As the bloody conflict of World War One finally ends, in the remote Oxfordshire village of Great Tew, a mother grieves and the dead walk in the night. It’s 1919 and Claire Spense, the Dowager Lady Langford, is waging a furious campaign against government plans to bury the British war dead in France. She lost a son at Cambrai and wants his body back at their ancestral home in Great Tew. When a demobbed soldier is found hanging in a tree, the local doctor isn’t convinced it is suicide and, aided by the village constable and Lady Langford’s shell-shocked youngest son, she sets out to discover the truth. But Edward Spense is still haunted by the events at Passchendaele that led to his breakdown. In fact he thinks he might be going insane. Then, to his horror, his mother asks the impossible of him… As Edward is forced to confront his past, the investigators begin to search for a cunning and dangerous murderer, hiding in an ancient landscape where the old religion still holds sway, and nothing is quite what it seems. Inspired by a remarkable true story, The Ghosts of Passchendaele is a supernatural crime thriller set in an isolated English village at the end of the First World War.

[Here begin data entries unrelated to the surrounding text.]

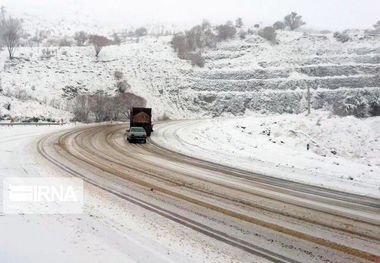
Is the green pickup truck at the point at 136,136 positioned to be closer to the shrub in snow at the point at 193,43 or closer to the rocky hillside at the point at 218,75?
the rocky hillside at the point at 218,75

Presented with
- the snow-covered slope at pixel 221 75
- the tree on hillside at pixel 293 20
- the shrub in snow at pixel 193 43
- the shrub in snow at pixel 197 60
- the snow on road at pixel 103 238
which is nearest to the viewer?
the snow on road at pixel 103 238

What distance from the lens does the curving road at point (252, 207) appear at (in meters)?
5.58

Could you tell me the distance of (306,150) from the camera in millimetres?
18750

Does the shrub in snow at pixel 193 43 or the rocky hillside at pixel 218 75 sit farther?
the shrub in snow at pixel 193 43

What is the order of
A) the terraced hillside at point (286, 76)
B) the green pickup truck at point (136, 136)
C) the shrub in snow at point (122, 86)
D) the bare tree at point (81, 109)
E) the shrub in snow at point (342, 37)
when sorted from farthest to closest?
the shrub in snow at point (342, 37) < the terraced hillside at point (286, 76) < the shrub in snow at point (122, 86) < the bare tree at point (81, 109) < the green pickup truck at point (136, 136)

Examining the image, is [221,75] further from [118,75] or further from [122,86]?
[118,75]

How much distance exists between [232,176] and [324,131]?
12.7 meters

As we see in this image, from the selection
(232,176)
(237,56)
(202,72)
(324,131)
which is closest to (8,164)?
(232,176)

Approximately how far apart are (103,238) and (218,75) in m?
62.4

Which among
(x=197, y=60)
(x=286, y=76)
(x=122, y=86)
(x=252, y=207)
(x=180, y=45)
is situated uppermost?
(x=180, y=45)

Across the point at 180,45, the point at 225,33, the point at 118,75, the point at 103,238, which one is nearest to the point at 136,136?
the point at 103,238

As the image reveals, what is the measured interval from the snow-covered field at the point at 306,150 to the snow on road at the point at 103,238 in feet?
25.8

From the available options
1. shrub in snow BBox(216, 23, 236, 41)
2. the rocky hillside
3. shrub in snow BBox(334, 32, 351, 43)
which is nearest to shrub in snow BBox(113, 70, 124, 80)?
the rocky hillside

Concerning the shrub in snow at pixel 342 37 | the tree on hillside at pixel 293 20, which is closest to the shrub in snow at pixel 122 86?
the shrub in snow at pixel 342 37
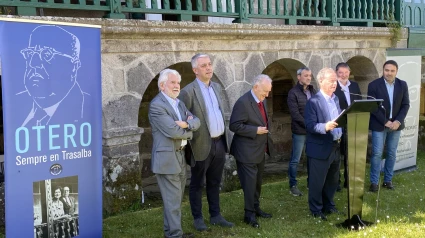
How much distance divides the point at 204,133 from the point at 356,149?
1.53 metres

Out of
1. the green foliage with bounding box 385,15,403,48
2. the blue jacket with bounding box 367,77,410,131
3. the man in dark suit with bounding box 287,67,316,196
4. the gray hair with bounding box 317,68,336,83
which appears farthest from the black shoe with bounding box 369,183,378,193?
the green foliage with bounding box 385,15,403,48

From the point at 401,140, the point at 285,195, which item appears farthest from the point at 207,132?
the point at 401,140

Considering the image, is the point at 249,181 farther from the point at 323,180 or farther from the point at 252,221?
the point at 323,180

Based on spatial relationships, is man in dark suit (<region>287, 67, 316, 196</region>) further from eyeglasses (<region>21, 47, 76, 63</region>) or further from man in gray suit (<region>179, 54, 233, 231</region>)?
eyeglasses (<region>21, 47, 76, 63</region>)

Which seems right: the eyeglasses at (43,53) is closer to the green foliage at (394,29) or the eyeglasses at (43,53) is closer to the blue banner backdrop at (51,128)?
the blue banner backdrop at (51,128)

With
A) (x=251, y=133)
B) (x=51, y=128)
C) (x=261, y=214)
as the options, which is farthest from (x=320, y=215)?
(x=51, y=128)

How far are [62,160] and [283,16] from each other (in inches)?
180

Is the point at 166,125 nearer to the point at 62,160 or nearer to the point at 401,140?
the point at 62,160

The Ghosts of Passchendaele By Author Frederick Petford – Book Review

“Dedicated to the old places, and to those who still know how to find them.”

The story has been described as Downton Abbey with ghosts. But I think that description does not
give Frederick Petford’s WW1 period ghost story quite the justice it deserves. Ghosts of Passchendaele is Book One in the Great Tew supernatural mystery series, which will have fans of Sir Arthur Conan Doyle’s Sherlock Holmes’ fiction, salivating.

“I’m not asking you to believe it all, but I wanted you to understand that there is another dimension in life.”

Fred Petford manages to weave a ghost story, murder mystery, and the terrors of WW1 with The Ghosts of Passchendaele, a brilliant and engrossing book that I have awarded 4 stars.